Your goal – Give every entry again, unchanged, and leave its images out.

Raw records –
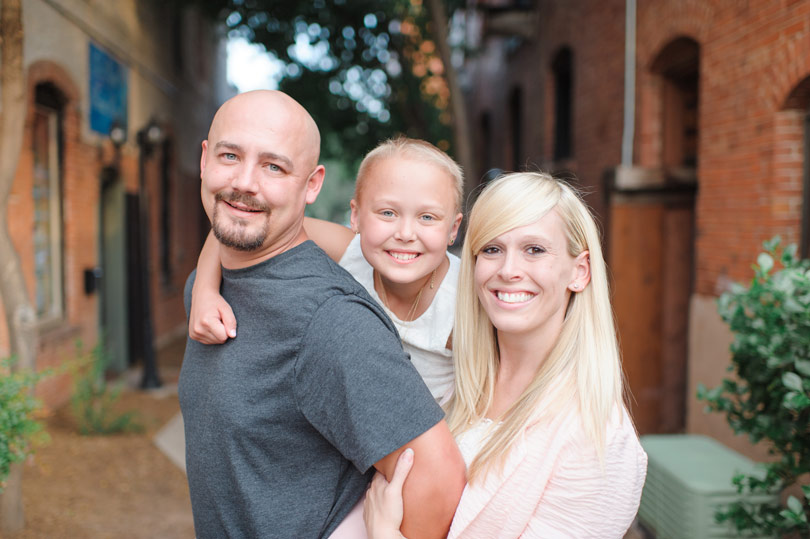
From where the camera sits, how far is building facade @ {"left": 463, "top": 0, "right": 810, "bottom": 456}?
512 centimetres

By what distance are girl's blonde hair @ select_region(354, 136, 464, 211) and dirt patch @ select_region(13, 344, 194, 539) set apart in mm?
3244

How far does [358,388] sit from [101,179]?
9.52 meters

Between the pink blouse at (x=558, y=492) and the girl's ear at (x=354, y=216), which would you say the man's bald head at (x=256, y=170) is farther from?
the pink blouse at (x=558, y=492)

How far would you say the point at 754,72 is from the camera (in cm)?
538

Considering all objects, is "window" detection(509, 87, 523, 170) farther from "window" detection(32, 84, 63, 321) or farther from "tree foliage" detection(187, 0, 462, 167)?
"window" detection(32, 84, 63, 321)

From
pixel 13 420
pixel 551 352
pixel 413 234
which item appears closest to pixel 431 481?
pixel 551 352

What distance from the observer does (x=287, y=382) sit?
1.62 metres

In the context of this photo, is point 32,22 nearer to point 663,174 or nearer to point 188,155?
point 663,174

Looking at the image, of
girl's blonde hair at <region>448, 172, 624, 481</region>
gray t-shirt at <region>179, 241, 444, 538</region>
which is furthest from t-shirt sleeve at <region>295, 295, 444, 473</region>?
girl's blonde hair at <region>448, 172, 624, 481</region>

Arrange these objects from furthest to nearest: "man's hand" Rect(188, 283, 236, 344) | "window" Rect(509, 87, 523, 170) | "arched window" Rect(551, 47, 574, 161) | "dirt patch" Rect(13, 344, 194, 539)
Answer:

Completed task –
From where the camera sits, how far is building facade @ {"left": 463, "top": 0, "right": 810, "bottom": 456}?
512 centimetres

By what distance are girl's blonde hair @ select_region(354, 136, 464, 211) and dirt patch @ select_region(13, 344, 194, 539) set apart in mm?
3244

How far does [358,388] sit from [101,179]?
9.52 meters

Between the pink blouse at (x=558, y=492) and the girl's ear at (x=354, y=216), which would you say the man's bald head at (x=256, y=170) is farther from?
the pink blouse at (x=558, y=492)

How far would you say the point at 754,72 is from the camera (in cm)?
538

Considering all objects, is "window" detection(509, 87, 523, 170) farther from "window" detection(32, 84, 63, 321) or farther from "tree foliage" detection(187, 0, 462, 167)?
"window" detection(32, 84, 63, 321)

From
pixel 13 420
pixel 551 352
pixel 413 234
which item appears closest to pixel 431 481?
pixel 551 352

What distance from the observer does (x=287, y=382) sit?
1.62 metres

In the context of this photo, is point 32,22 nearer to point 663,174 or nearer to point 188,155?
point 663,174

Looking at the image, of
girl's blonde hair at <region>448, 172, 624, 481</region>
gray t-shirt at <region>179, 241, 444, 538</region>
which is furthest from t-shirt sleeve at <region>295, 295, 444, 473</region>?
girl's blonde hair at <region>448, 172, 624, 481</region>

Arrange these objects from furthest to nearest: "man's hand" Rect(188, 283, 236, 344) | "window" Rect(509, 87, 523, 170) | "arched window" Rect(551, 47, 574, 161) | "dirt patch" Rect(13, 344, 194, 539)
Answer:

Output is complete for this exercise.